Comparative Effectiveness and Safety of Cognitive Enhancers for Treating Alzheimer's Disease: Systematic Review and Network Metaanalysis.

BACKGROUND/OBJECTIVES: To examine the comparative effectiveness and safety of cognitive enhancers for Alzheimer's disease (AD). DESIGN: Systematic review and Bayesian network metaanalysis (NMA). SETTING: MEDLINE, EMBASE, Cochrane Library, CINAHL, Ageline (inception-March 2016). PARTICIPANTS: Individuals with AD in randomized controlled trials (RCTs), quasi-RCTs, and nonrandomized studies. INTERVENTION: Any combination of donepezil, rivastigmine, galantamine, or memantine. MEASUREMENTS: Two reviewers independently screened titles, abstracts, and full-texts; abstracted data; and appraised risk of bias. RESULTS: Twenty thousand three hundred forty-three citations were screened, and 142 studies were included (110 RCTs, 21 non-RCTs, 11 cohort studies).

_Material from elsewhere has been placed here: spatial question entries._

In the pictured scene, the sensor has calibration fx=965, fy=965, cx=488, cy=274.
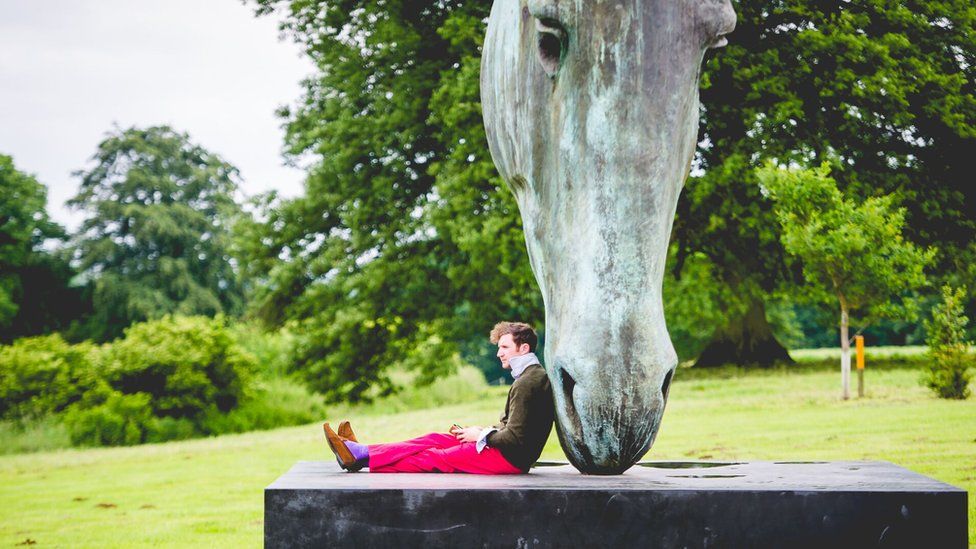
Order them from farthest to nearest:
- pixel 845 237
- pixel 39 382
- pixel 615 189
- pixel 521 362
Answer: pixel 39 382 → pixel 845 237 → pixel 521 362 → pixel 615 189

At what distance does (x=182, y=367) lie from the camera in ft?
67.6

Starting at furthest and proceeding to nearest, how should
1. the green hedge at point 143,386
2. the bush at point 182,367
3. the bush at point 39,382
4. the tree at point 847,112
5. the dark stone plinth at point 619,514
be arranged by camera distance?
the bush at point 182,367 < the bush at point 39,382 < the green hedge at point 143,386 < the tree at point 847,112 < the dark stone plinth at point 619,514

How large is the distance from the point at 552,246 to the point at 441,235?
13.1 metres

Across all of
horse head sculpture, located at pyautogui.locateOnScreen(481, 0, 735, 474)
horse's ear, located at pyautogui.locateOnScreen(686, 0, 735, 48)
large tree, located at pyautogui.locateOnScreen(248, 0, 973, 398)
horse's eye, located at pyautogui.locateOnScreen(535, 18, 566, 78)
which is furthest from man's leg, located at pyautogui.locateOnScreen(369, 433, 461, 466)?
large tree, located at pyautogui.locateOnScreen(248, 0, 973, 398)

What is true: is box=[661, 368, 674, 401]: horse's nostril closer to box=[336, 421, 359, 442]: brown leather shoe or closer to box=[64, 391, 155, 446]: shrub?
box=[336, 421, 359, 442]: brown leather shoe

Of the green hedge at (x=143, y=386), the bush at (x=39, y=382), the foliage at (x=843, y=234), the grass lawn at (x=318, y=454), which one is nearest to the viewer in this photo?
the grass lawn at (x=318, y=454)

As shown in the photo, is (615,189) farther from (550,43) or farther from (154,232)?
(154,232)

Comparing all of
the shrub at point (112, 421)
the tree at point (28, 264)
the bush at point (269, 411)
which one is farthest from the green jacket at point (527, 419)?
the tree at point (28, 264)

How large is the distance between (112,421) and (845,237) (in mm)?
14189

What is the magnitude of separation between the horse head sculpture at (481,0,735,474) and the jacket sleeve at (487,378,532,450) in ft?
2.10

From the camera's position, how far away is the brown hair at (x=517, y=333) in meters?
4.64

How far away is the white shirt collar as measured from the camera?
455cm

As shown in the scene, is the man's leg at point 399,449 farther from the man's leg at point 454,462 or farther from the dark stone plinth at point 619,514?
the dark stone plinth at point 619,514

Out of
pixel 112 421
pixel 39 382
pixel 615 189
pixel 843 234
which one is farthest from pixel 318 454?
pixel 615 189
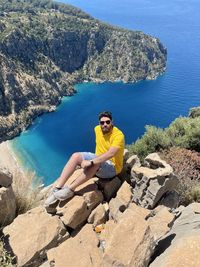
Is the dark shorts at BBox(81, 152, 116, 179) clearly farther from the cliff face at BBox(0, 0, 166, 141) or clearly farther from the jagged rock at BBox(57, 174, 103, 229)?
the cliff face at BBox(0, 0, 166, 141)

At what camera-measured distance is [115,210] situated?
896cm

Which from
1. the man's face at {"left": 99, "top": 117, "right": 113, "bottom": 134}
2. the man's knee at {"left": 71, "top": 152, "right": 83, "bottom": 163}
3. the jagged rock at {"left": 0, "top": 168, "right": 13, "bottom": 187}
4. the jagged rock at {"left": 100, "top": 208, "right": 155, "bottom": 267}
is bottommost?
the jagged rock at {"left": 100, "top": 208, "right": 155, "bottom": 267}

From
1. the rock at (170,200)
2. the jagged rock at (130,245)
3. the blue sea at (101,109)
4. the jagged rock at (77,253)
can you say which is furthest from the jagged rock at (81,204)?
the blue sea at (101,109)

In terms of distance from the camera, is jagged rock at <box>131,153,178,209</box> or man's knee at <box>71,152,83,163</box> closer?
jagged rock at <box>131,153,178,209</box>

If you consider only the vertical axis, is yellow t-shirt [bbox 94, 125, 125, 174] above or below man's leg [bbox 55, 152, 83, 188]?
above

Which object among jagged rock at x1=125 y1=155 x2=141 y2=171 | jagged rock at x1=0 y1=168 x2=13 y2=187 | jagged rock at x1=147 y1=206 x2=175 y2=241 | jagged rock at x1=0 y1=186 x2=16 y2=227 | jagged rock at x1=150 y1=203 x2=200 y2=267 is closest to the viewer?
jagged rock at x1=150 y1=203 x2=200 y2=267

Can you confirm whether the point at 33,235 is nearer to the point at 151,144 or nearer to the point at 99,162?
the point at 99,162

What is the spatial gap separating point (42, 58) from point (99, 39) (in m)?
39.6

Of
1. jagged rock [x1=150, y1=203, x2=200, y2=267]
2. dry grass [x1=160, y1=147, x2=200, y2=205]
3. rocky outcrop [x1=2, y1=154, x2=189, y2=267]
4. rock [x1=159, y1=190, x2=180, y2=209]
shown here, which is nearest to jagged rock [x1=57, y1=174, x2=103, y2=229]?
rocky outcrop [x1=2, y1=154, x2=189, y2=267]

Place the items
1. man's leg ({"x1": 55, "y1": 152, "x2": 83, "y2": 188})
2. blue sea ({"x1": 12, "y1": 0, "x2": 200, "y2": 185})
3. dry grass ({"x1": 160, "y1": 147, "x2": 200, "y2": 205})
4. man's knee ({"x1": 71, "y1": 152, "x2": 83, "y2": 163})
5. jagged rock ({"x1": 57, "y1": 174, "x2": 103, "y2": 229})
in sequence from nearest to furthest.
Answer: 1. jagged rock ({"x1": 57, "y1": 174, "x2": 103, "y2": 229})
2. man's leg ({"x1": 55, "y1": 152, "x2": 83, "y2": 188})
3. man's knee ({"x1": 71, "y1": 152, "x2": 83, "y2": 163})
4. dry grass ({"x1": 160, "y1": 147, "x2": 200, "y2": 205})
5. blue sea ({"x1": 12, "y1": 0, "x2": 200, "y2": 185})

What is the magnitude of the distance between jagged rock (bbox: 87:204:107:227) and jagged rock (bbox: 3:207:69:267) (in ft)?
2.37

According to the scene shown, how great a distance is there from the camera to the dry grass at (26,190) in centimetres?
948

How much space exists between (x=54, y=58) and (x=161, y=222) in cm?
15390

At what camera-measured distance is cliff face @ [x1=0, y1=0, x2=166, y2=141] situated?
118 m
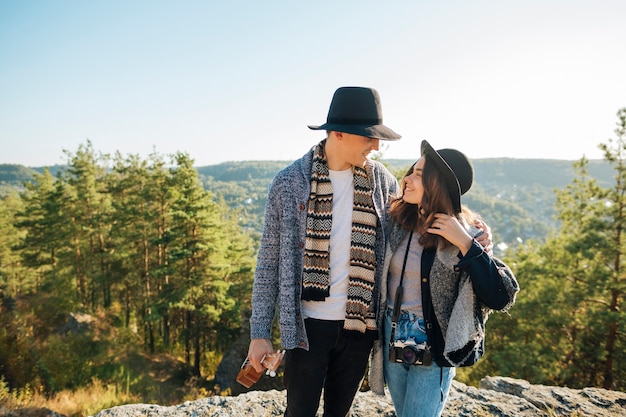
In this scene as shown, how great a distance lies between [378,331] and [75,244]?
2347 centimetres

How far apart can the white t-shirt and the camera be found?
312 mm

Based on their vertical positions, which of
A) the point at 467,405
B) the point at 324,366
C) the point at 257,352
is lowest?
the point at 467,405

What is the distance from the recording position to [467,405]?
323cm

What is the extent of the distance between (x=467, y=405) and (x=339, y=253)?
7.99 feet

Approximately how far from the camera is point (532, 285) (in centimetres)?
1298

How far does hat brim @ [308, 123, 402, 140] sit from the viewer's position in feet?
5.82

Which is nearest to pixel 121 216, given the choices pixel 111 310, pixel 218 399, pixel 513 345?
pixel 111 310

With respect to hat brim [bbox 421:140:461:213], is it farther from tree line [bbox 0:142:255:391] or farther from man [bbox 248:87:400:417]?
tree line [bbox 0:142:255:391]

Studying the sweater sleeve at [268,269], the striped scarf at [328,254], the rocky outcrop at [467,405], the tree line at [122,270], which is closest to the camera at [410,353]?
the striped scarf at [328,254]

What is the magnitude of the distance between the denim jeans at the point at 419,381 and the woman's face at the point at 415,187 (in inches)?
24.3

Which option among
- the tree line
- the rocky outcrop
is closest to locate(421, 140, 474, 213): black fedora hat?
the rocky outcrop

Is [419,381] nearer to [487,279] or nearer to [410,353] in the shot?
[410,353]

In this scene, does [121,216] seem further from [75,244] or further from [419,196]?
[419,196]

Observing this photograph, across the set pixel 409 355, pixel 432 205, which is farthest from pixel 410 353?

NMA found that donepezil (Mini-Mental State Examination: mean difference (MD) = 1.39, 95% credible interval (CrI) = 0.53-2.24), donepezil+memantine (2.59, 95% CrI = 0.12-4.98), and transdermal rivastigmine (2.02, 95% CrI = 0.02-4.08) improved cognition more than placebo. NMA found that donepezil (Alzheimer's Disease Assessment Scale-cognitive: MD = -3.29, 95% CrI = -4.57 to -1.99) and galantamine (MD = -2.13, 95% CrI = -3.91 to -0.27) improved cognition more than placebo. NMA found that donepezil+memantine (MD = -5.23, 95% CrI = -8.72 to -1.56) improved behavior more than placebo. NMA found that donepezil (MD = -0.32, 95% CrI = -0.46 to -0.19), donepezil+memantine (MD = -0.57, 95% CrI = -0.95 to -0.21), oral rivastigmine (MD = -0.38, 95% CrI = -0.56 to -0.17), and galantamine (MD = -3.79, 95% CrI = -6.98 to -0.59) improved global status more than placebo. NMA found that galantamine decreased the odds of mortality (odds ratio = 0.56, 95% CrI = 0.36-0.87). No agent increased risk of serious adverse events, falls, or bradycardia. Some increased risk of headache (oral rivastigmine), diarrhea (oral rivastigmine, donepezil), nausea (oral rivastigmine, donepezil, galantamine), and vomiting (oral rivastigmine, donepezil, galantamine). CONCLUSION: An exhaustive review of the literature involving 142 studies demonstrated that cognitive enhancers in general have minimal effects on cognition according to minimal clinically important difference and global ratings. The drugs appear safe, but this must be interpreted cautiously because trial participants may have less comorbidity and fewer adverse effects than those treated with these drugs in clinical practice.